This is quite surprising, given that the expected frequency class provided a good insight into the readability of an entire collection of documents belonging to the same category. One possible explanation for this unexpected behaviour on individual documents is data sparsity. A single document might not contain enough different words to extract a sound model of the term distribution over frequency classes. Hence, it might be necessary to apply smoothing methods to the observed distribution in order to get more reliable results. Another approach that can be pursued in parallel is to improve the results by using more information about the frequency class distribution itself for the prediction of the readability. Such additional information could come in the form of estimating the variance or directly using the actual discrete distribution. Beyond feature engineering, it might additionally be necessary to adjust a non-linear function to derive the level of readability from the multi-dimensional input data obtained from the frequency class distribution.
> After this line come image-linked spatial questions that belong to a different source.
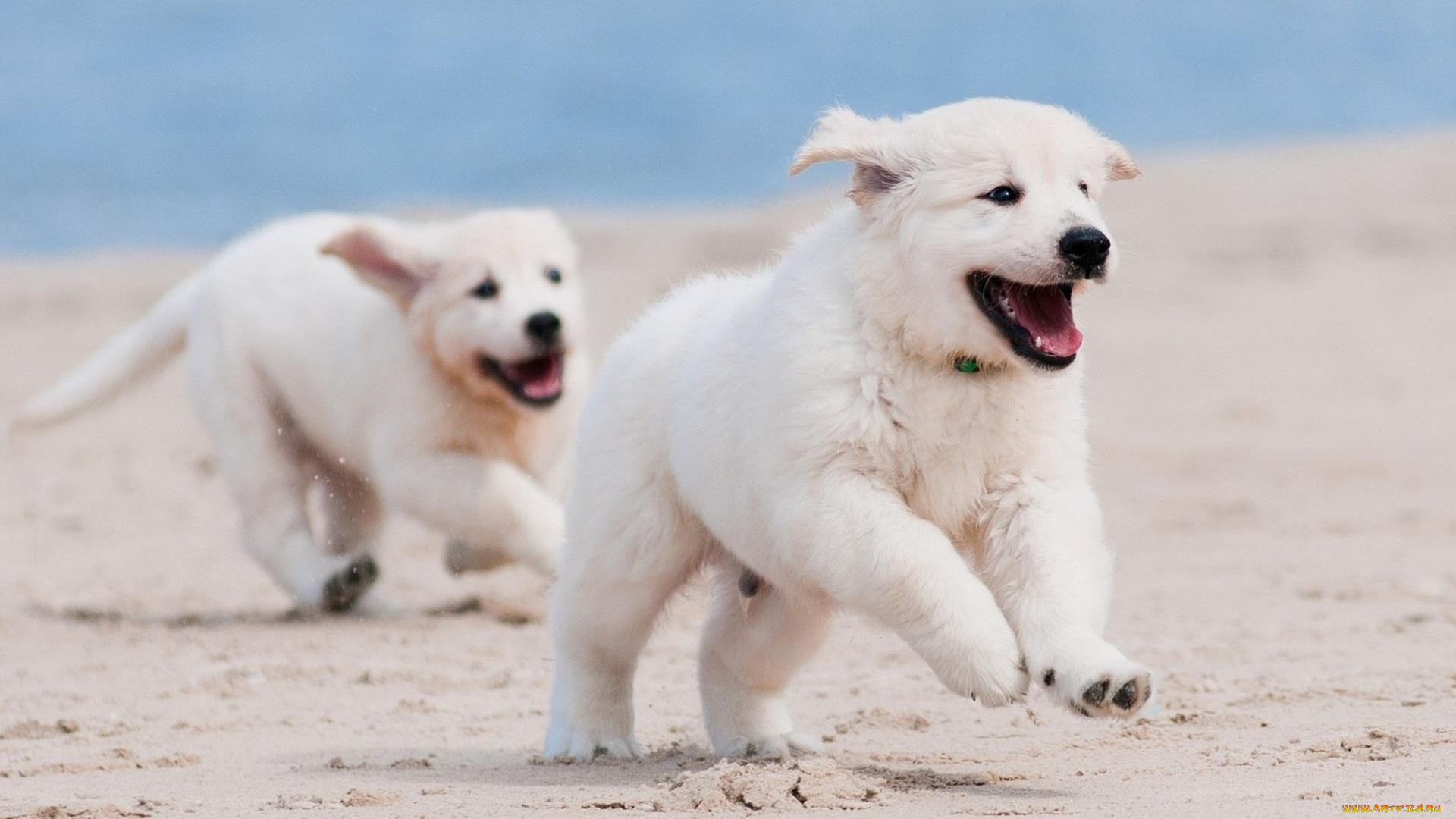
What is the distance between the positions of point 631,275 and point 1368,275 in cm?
706

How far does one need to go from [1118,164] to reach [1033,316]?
1.88 feet

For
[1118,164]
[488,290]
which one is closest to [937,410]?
[1118,164]

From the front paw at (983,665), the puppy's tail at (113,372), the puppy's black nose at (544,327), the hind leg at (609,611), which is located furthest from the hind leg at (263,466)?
the front paw at (983,665)

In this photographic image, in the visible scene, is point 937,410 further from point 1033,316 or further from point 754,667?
point 754,667

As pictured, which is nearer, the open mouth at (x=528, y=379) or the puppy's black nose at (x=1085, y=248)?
the puppy's black nose at (x=1085, y=248)

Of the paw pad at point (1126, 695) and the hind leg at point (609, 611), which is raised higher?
the hind leg at point (609, 611)

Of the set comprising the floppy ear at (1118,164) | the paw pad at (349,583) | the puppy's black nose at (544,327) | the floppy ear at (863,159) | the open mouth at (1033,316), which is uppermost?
the puppy's black nose at (544,327)

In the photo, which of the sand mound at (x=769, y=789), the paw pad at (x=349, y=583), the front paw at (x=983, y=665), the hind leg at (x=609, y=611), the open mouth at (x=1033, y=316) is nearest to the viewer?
the front paw at (x=983, y=665)

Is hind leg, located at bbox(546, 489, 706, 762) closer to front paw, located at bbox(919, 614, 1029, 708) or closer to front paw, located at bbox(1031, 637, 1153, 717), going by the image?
front paw, located at bbox(919, 614, 1029, 708)

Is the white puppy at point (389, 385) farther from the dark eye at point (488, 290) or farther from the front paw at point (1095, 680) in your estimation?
the front paw at point (1095, 680)

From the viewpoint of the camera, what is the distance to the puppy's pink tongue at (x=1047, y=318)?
4.54 meters

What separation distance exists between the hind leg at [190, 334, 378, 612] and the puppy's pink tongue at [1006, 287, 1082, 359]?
4.17 m

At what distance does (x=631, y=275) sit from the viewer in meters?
19.8

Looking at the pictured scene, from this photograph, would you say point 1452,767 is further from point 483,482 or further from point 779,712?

However, while we laid the foundation for this analysis, the concrete steps to be taken are left for future work.
6. Conclusions and Future Work
In this paper we analysed the relation between readability indices and the World Wide Web. We looked at the topic from two different angles: How to determine readability of documents on the web and on the potential of exploiting web resources to indicate parameters for new approaches to determine readability.
Concerning the application of readability measures on web documents we showed that the introduction of content extraction filters into the process leads to significantly improved estimates. Further, we developed bias adjustments for CE based SMOG and FRE indices that lead to still better estimates for the readability of web documents. Given that we focused in our analysis on news documents, it remains to investigate how the CE methods operate on other type of documents or documents with different levels of readability.
On the other hand we found indications that corpus statistics of the web can be exploited to obtain language independent measures for readability. We showed that the distribution of terms into frequency classes reproduces very nicely the intuitively perceived difficulty of text categories. However, when looking at the document level, the latter results require some further investigations. Predicting the readability for a single document simply based on the expected frequency class does not provide results of the desired quality yet. Overcoming data sparsity in single documents and using more characteristics and features of the frequency class distribution seems a promising approach here.
In future work we will address exactly this task of feature engineering on the frequency class distribution in individual documents. We are confident, that by applying smoothing techniques and identifying a set of suitable features it will be possible to estimate the readability also of individual documents based on the frequency classes of the contained terms. Once such a metric is established, an interesting question will be if the observations can be generalized to other languages, thereby providing a language independent readability metric.